本文 =>

# # # #

Extra Credit: Better Image Merging

You will notice the blurry region and unpleasant lines in the middle of the final panoramic image. In the cell below, come up with a better merging scheme to make the panorama look more natural. Be creative!
完成したパノラマ画像の真ん中に、ぼやけた領域と目障りな線に気付くだろう。下のセルに、パノラマ画像がもっと自然に見えるようにより良い結合スキームを考え出せ。クリエイティブであれ!

# Modify the code below
# np.set_printoptions(threshold='nan')
### YOUR CODE HERE
merged = img1_warped+img2_warped
overlap = (img1_mask*1.0+img2_mask)
output = merged/np.maximum(overlap,1)
plt.imshow(output)
plt.axis('off')
plt.title('method1')
plt.show()

merged = img1_warped + img2_warped
for i in range(img2_warped.shape[1]):
    if not np.all(img2_mask[:,i]==False):
        break
        
RL = i
RR = img1.shape[1]
RW = RR-RL+1

for i in range(RL,RR+1):
    for j in range(img2_warped.shape[0]):
        a = (i-RL)/(RW)
        a = 1-a
        if img1_mask[j,i] & img2_mask[j,i]:
            merged[j,i]=a*img1_warped[j,i] \
            + (1-a)*img2_warped[j,i]

output = merged
### END YOUR CODE
plt.imshow(output)
plt.axis('off')
plt.title('method2')
plt.show()

上の解はこのサイトを参照させてもらった。色々とコードをいじってみたがよー分からんかった。

# # # #

データ内容 =>

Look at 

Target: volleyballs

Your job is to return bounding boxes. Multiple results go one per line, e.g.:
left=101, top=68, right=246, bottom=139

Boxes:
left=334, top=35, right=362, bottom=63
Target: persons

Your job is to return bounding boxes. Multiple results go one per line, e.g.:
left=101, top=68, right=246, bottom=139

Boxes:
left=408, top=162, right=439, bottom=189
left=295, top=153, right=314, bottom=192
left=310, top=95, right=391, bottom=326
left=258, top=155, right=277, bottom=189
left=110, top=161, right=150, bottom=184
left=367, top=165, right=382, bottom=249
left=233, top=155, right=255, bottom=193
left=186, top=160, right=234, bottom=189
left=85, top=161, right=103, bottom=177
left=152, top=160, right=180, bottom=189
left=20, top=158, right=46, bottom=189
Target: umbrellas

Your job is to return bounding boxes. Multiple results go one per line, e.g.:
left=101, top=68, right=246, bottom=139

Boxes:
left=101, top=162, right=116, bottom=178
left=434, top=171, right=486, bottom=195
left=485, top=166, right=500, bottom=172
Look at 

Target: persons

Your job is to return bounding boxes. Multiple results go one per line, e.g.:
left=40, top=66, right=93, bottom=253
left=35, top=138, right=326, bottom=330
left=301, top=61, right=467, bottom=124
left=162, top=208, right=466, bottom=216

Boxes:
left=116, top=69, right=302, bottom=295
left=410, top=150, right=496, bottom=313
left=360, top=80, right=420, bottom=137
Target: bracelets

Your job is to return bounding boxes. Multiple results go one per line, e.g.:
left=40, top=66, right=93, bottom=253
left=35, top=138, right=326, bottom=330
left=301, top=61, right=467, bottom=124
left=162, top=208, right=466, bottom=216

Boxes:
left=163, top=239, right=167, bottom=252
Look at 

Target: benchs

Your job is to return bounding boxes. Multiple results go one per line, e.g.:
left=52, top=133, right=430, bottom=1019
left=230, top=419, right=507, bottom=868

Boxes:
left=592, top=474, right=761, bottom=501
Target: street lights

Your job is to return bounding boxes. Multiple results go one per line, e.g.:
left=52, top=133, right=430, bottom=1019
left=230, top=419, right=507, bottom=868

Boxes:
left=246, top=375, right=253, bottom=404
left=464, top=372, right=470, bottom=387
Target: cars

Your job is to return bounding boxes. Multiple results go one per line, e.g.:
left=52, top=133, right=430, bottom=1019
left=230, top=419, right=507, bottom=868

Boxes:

# # # #

必須課題 =>
- 1) 本文のうち、「You will notice」で始まり「overlap = (img1_mask*1.0+img2_mask)」で終わる部分を一字も変えずに書き写せ。
- 2) 画像結合についての本文で、セルに考え出すよう求められているものは何か。
これらの記録は本文とは関係がない。

課題の解答 =>
- 1)
You will notice the blurry region and unpleasant lines in the middle of the final panoramic image. In the cell below, come up with a better merging scheme to make the panorama look more natural. Be creative!
完成したパノラマ画像の真ん中に、ぼやけた領域と目障りな線に気付くだろう。下のセルに、パノラマ画像がもっと自然に見えるようにより良い結合スキームを考え出せ。クリエイティブであれ!

# Modify the code below
# np.set_printoptions(threshold='nan')
### YOUR CODE HERE
merged = img1_warped+img2_warped
overlap = (img1_mask*1.0+img2_mask)

- 2) パノラマ画像がもっと自然に見えるような、より良い結合スキーム。